Мужчина снова издает тот странный звук, к которому у лица не находится выражения.

– Сенсорный хроматофор – интересное предположение. Не совсем корректное, но… А год какой?

– Пятьдесят третий.

– Он имеет в виду, что ее функции отражают информацию окружающей среды и потому ника может долго не восприниматься естественной оптикой.

Я вырубаю уджат. В голове кряхтит мысленный конвейер, подавившийся хроматофором, парасимпатической системой и естественной оптикой, и я беспомощно смотрю на мужчину.

– Функции ники невидимы, – спокойно поясняет он. – Это позволяет следовать как за жертвой, так и за тем, кто их кормит, куда и сколько угодно.

– Жертвой?..

Он кивает.

– Но ведь параграф четыре-точка-восемь запрещает синтропам и энтропам убивать людей…

– Сознательно и по неосторожности. С прямым и косвенным умыслами. Но когда очевидный исход – смерть, природа сильнее закона.

Он откладывает в сторону пустой конверт, и я вижу, что тот был последним.
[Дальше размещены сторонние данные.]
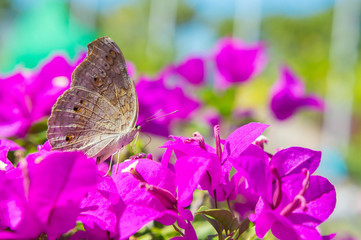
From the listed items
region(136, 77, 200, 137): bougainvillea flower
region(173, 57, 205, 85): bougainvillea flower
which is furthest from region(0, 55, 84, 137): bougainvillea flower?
region(173, 57, 205, 85): bougainvillea flower

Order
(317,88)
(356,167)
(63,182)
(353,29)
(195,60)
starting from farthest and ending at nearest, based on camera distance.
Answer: (317,88), (356,167), (353,29), (195,60), (63,182)

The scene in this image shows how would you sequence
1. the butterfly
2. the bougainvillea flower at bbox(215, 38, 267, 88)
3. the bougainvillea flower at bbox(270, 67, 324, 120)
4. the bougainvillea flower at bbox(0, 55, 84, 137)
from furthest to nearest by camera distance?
1. the bougainvillea flower at bbox(215, 38, 267, 88)
2. the bougainvillea flower at bbox(270, 67, 324, 120)
3. the bougainvillea flower at bbox(0, 55, 84, 137)
4. the butterfly

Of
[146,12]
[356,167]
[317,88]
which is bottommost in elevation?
[356,167]

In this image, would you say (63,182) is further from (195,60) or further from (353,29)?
(353,29)

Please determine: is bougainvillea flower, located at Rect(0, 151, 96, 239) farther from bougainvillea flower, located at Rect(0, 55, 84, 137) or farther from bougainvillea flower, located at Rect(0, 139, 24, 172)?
bougainvillea flower, located at Rect(0, 55, 84, 137)

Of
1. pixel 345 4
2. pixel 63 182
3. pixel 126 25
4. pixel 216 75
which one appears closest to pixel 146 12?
pixel 126 25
Мужчина тоже видит это, выравнивает стопку отложенных писем, уголок к уголку, и вдруг просит:

– Дай посмотрю.

Он забирает дневник и задумчиво листает записи. Кажется, он понимает все написанное, но, говоря, почти не сверяется с ним:

– Разум ники не пропорционален телу. Это существо… системно расчленено. Только одна ее функция обладает интеллектом, но она не имеет органов передвижения и, что важнее, питания. За это отвечают остальные функции, называемые моторными. Быстрые. Невидимые. Они приспособлены для охоты и потребления, но у них нет органов восприятия: глаз, ушей. Они не видят, на кого охотиться, пока от разума не приходит сигнал, похожий на тот, что наш мозг посылает, чтобы поднять руку. Чтобы не погибнуть с голоду, ника приспособилась одалживать свои руки и ноги людям для дел, находящихся вне их физических возможностей или желаний. Здесь ее положение схоже с положением симбионтов. За это люди обязаны кормить ее, и, как подобает хищнику, ника предпочитает свежее. Конечно, ее используют по-разному, не только для убийств. Хотя в историю входят именно они. Иногда – названные этим самым словом.

Мужчина пролистывает дневник обратно и возвращает раскрытым на уже знакомом развороте. Ника, читаю я. Названные победой, вдруг понимаю.